No princípio, uma grande flor vazia começava a agitar-se.

Éramos a terra e o céu, percorrendo o corpo

dos relâmpagos moldados.

Na nossa história, havia pássaros, montanhas,

oceanos de bruma.

Como plantas informes, aprendíamos a viajar entre o sol

e os arco-íris.

Na lama musical, deslizavam conchas e corais,

coroando a harmonia das primeiras palavras.

 

Como deter a púrpura, os rios, no céu onde ecoava

a flor dos violinos?

Numa cosmogonia doce, nascíamos.

Pela interminável cercadura de fogo, o olhar

aproximava-nos, num pronto desejo, insubmisso,

vegetal, envolvendo a folhagem, a relva,

a boca bailarina unindo, num só, o estro,

um choupo,

 

o outro corpo.

 

 

TATUAGEM

 

 

Cabeleira de sangue, vinho de tâmaras, substâncias

mágicas.

E nós, tatuados um no outro, perdidos para sempre.

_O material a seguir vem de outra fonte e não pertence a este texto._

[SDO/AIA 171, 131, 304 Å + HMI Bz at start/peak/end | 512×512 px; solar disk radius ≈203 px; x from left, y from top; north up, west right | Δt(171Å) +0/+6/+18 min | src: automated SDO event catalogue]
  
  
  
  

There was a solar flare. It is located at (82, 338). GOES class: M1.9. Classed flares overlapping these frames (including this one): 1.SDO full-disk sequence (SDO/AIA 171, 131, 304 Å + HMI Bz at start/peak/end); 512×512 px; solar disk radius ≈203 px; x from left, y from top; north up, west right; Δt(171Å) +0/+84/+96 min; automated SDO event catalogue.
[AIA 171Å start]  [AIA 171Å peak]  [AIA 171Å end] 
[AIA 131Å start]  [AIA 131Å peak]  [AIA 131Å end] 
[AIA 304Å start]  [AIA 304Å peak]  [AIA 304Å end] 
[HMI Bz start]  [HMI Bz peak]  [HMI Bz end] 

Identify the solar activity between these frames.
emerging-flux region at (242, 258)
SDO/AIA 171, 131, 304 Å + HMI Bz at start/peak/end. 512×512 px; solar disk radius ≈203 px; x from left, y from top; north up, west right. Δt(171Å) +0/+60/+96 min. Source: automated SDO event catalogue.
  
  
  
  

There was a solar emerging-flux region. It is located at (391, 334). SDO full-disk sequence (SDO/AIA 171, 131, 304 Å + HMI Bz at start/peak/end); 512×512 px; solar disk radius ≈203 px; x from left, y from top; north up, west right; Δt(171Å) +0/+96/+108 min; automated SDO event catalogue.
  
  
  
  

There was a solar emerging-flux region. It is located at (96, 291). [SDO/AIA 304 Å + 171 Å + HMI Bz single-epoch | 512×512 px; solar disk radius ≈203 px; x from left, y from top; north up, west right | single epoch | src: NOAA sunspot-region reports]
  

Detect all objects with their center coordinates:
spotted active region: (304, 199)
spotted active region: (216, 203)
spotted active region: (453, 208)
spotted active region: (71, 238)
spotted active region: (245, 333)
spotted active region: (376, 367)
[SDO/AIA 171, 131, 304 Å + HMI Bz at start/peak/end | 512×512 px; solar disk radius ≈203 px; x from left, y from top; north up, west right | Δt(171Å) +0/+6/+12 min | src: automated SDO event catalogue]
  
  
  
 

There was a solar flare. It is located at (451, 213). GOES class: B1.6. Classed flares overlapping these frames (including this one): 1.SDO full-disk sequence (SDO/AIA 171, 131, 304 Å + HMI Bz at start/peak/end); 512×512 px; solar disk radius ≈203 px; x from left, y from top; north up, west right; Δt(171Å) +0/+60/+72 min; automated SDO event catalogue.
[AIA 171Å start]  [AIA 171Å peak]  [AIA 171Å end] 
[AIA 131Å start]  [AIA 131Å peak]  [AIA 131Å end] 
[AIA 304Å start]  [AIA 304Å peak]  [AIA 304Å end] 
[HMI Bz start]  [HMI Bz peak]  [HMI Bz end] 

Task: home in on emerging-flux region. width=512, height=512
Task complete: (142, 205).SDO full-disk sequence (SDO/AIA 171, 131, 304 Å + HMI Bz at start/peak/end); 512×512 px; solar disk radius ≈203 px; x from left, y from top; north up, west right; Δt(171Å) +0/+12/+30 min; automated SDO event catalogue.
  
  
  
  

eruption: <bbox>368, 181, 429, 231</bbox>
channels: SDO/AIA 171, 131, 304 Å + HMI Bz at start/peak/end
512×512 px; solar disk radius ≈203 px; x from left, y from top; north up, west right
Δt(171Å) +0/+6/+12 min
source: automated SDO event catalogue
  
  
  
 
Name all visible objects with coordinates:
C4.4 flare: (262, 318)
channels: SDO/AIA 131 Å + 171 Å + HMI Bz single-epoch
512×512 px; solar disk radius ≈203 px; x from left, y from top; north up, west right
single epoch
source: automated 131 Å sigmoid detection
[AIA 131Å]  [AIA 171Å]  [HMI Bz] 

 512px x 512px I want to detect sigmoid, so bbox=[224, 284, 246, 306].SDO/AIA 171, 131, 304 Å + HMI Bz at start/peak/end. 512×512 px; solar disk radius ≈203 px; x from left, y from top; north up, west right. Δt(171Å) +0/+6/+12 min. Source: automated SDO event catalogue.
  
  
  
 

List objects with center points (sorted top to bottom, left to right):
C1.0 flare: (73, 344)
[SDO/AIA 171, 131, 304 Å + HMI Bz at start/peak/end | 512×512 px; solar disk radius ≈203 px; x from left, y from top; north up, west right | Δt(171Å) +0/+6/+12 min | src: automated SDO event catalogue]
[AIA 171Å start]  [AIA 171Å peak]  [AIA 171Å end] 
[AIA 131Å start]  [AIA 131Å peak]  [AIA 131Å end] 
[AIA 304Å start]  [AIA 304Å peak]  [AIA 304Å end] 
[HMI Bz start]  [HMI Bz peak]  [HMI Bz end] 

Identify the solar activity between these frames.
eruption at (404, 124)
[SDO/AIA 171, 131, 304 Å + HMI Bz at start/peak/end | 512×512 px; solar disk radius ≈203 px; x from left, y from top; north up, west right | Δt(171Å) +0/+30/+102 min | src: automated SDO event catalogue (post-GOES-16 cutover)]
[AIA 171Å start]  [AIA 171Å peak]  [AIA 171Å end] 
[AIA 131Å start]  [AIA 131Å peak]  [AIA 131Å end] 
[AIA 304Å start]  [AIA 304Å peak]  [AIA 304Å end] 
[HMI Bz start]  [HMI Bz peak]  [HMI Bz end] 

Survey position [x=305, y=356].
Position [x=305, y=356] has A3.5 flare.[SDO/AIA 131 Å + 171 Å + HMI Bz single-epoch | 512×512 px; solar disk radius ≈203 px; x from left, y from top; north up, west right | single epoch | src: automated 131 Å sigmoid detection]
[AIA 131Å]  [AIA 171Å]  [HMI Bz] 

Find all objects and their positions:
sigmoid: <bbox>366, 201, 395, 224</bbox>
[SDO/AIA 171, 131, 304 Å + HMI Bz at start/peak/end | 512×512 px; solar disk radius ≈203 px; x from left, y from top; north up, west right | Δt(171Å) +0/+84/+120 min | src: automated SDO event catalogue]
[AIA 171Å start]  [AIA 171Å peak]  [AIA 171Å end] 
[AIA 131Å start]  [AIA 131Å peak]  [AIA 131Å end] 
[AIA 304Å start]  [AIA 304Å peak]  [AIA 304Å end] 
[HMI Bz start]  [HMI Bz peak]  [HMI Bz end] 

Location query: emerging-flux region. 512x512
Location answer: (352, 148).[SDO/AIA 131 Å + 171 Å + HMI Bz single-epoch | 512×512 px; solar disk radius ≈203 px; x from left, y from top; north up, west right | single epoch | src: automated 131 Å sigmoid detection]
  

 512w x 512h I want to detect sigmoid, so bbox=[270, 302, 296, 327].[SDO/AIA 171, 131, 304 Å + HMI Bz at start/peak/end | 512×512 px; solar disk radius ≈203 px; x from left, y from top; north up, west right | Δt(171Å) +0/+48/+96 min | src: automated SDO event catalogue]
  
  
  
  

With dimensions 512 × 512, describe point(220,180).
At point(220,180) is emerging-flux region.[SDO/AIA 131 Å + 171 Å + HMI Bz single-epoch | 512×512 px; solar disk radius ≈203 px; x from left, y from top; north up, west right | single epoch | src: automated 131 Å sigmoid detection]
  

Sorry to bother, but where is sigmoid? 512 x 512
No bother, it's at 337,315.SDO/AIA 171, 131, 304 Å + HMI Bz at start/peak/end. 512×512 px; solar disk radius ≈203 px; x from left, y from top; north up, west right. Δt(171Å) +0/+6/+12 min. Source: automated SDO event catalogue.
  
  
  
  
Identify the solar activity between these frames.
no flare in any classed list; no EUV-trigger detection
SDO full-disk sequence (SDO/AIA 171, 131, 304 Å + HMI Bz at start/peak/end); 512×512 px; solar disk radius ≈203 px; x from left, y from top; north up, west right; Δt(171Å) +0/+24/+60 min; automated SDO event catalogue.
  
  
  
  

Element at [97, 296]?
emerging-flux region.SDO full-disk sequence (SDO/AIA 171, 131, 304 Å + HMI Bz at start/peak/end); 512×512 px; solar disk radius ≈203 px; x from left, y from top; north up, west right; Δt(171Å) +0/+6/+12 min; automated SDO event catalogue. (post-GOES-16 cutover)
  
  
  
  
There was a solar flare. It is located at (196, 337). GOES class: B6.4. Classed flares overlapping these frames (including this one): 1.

Dá-me a tua mão. Quem sabe?

E doces serão as roseiras, a vertigem da noite,

a crineira de névoa,

ou os versos que escrevo, sobre verde malaquite,

nos torreões de sono.

 

Cabeleira da sangue, cabeleira de fogo, linfa cindida,

crineira errante.

Mágicas eram as serpentes líquidas.

E nós vivíamos entre as algas, as plantas venenosas,

os leves colibris.

Nesse tempo, eu gostava de sumo de maçã,

morangos, cogumelos.

Tu falavas de jasmim.

 

Cabeleira de sol, crineira de gelo, vinho nocturno.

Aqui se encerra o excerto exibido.